Под вечер сидел я на балконе и читал. Вдруг горничная:
– Викентий Викснтьевич, пришла какая-то дама с барышнями, спрашивают вас.
Я разом задохнулся, сердце екнуло от радости и смущения. Я сейчас же догадался, что это – Конопацкие. Они еще на святках обещались мне прийти к нам в сад, когда кончатся экзамены. Я бросился в переднюю, неприятно чувствуя, что совершенно красен от смущения.
Да! Девочки Конопацкие с их тетей, Екатериной Матвеевной. И Люба, и Катя, и Наташа! Я повел гостей в сад… Не могу сейчас припомнить, были ли в то время дома сестры, старший брат Миша. Мы гуляли по саду, играли, – и у меня в воспоминании я один среди этой опьяняющей радости, милых девичьих улыбок, блеска заходящего солнца и запаха сирени.
У Конопацких не было сада.
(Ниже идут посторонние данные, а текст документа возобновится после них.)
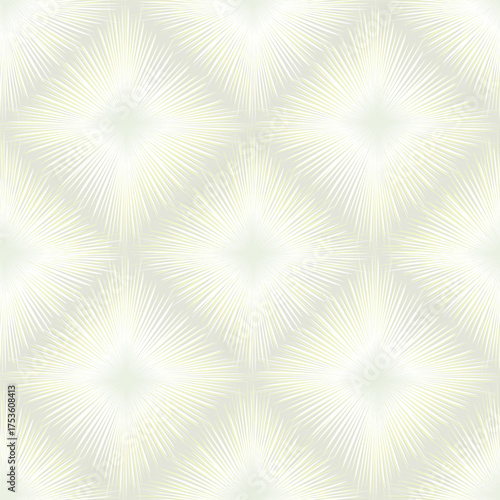 Seamless pattern with bright beams star shape motif. Stylish abstract geometric lines texture for web, business and fabric design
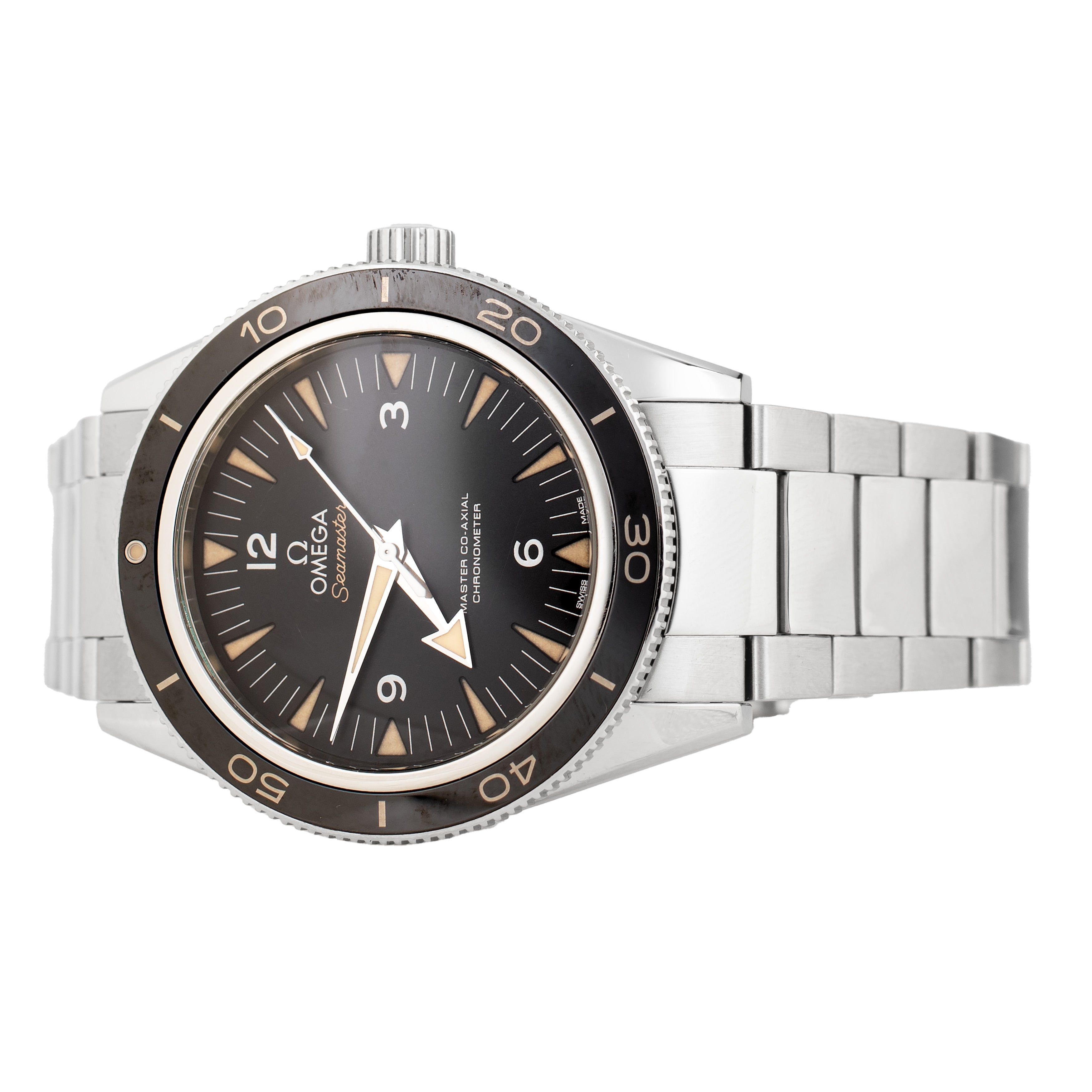 Omega Seamaster 300 Stainless Steel Black Dial 41mm 233.30.41.21.01.001 Full Set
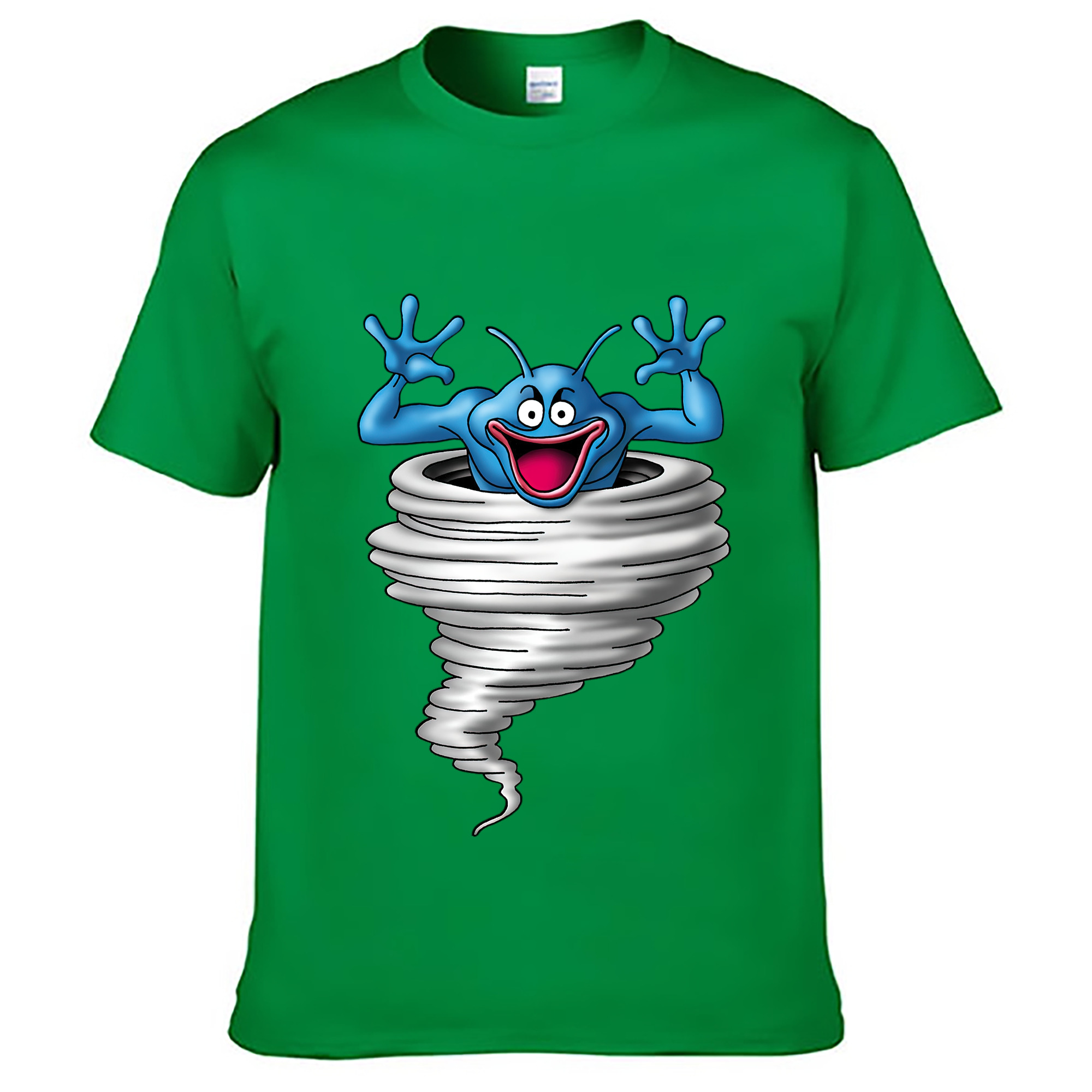 （画像用） ドラゴンクエスト Doragon Kuesuto Dragon Quest レディースカジュアルプリントTシャツ（綿100％）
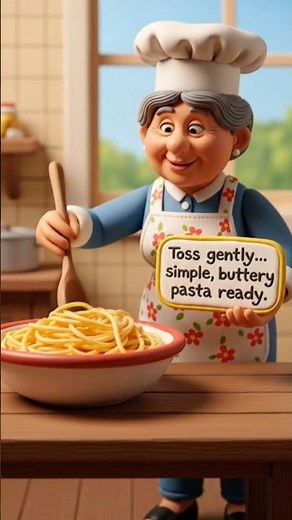 Butter Garlic Pasta | Animated Cooking Short | Bee Cooking #cooking #recipe #food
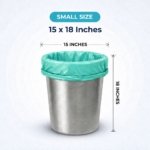 Trideva HEAVY DUTY Small Size 15x18 Inch Pack of 6 Green (20 Pcs in Each Pack) 75 Micron Biodegradable Garbage Bag| Trash/Dustbin Bags For Kitchen, Office or Washroom (Weight 500 Gram for Each Pack) - Image 3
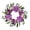 Purple, variant on Eolstice Artificial Floral Wreath, 19.6In Spring Summer Wreath Handmade Decorative Door Wreath, Farmhouse Greenery Wreath For Front Door Wall Wedding Home Decor,White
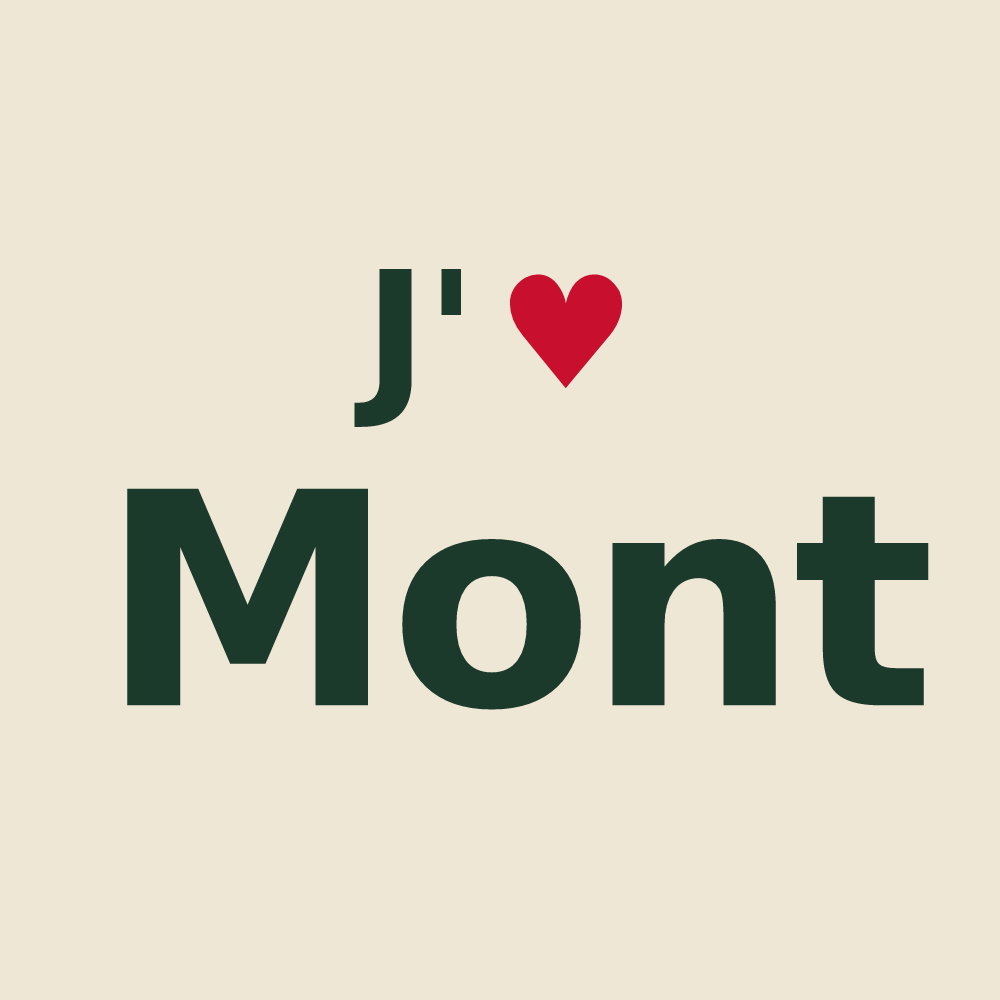 Tote bag personnalisé Mont — design J'aime Mont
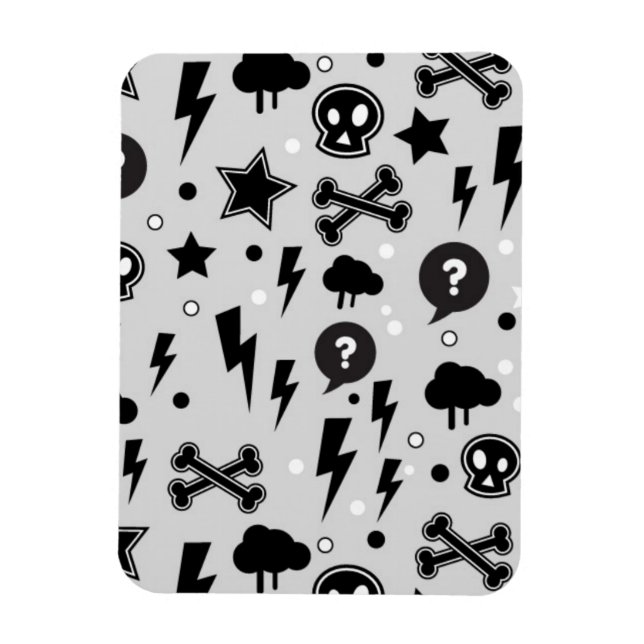 Trendy pattern magnet (Vertical)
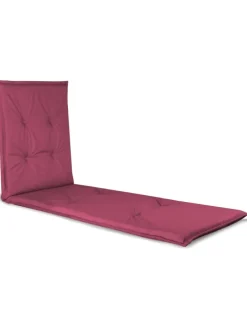 Gartenliegenauflage Polsterauflage Matera in Brombeere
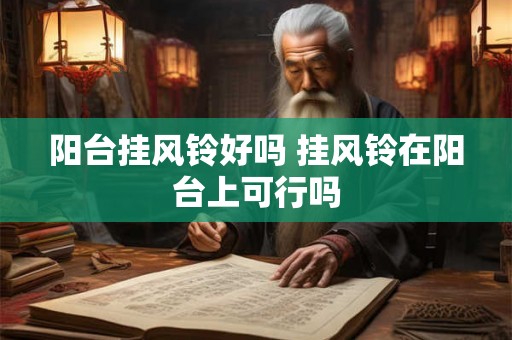 阳台挂风铃好吗 挂风铃在阳台上可行吗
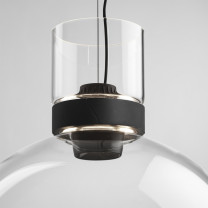 Flos Nocturne S LED Pendant Close up Black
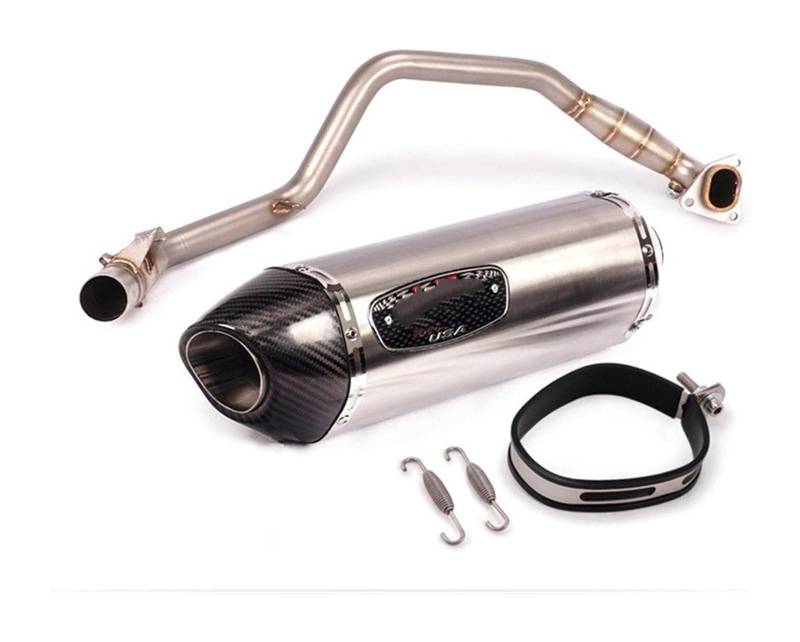 Motorrad Auspuff Mittelrohr Für X-ADV750 X ADV750 X-ADV XADV 750 51mm Motorrad Volle System Auspuffrohr Flucht Header Schalldämpfer(4) von Ciloc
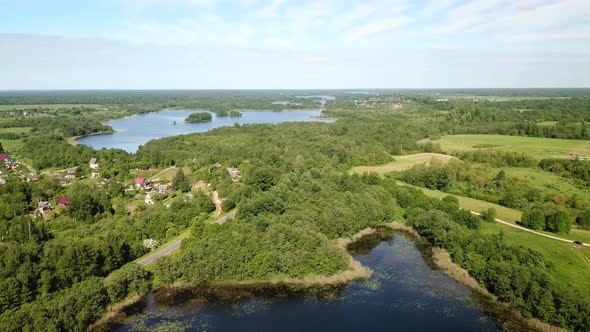 Beautiful Landscape Of Lakes Korovayskoye And Burbino 09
Я наломал им в нашем саду огромные букеты сирени. В сумерках очи собрались уходить. Я пошел их проводить. Прозрачные, слабо светящиеся майские сумерки, тихие белые улицы, запах душистых тополей из садов. Давно исчезло смущение, которое было вначале, чувствовалось с Катею легко и свободно. Она продела свою руку мне за локоть, и я повел ее под руку; это у нас не было принято, это была как будто игра, и в то же время было доверчиво-интимно. У их ворот, на углу Площадной и Старо-Дворянской, мы долго еще стояли, прощаясь. Я разговаривал с Екатериной Матвеевной, а Катя лукаво смеющимися глазами смотрела на меня и не выпускала из своих ручек моей правой руки, изредка пожимая ее.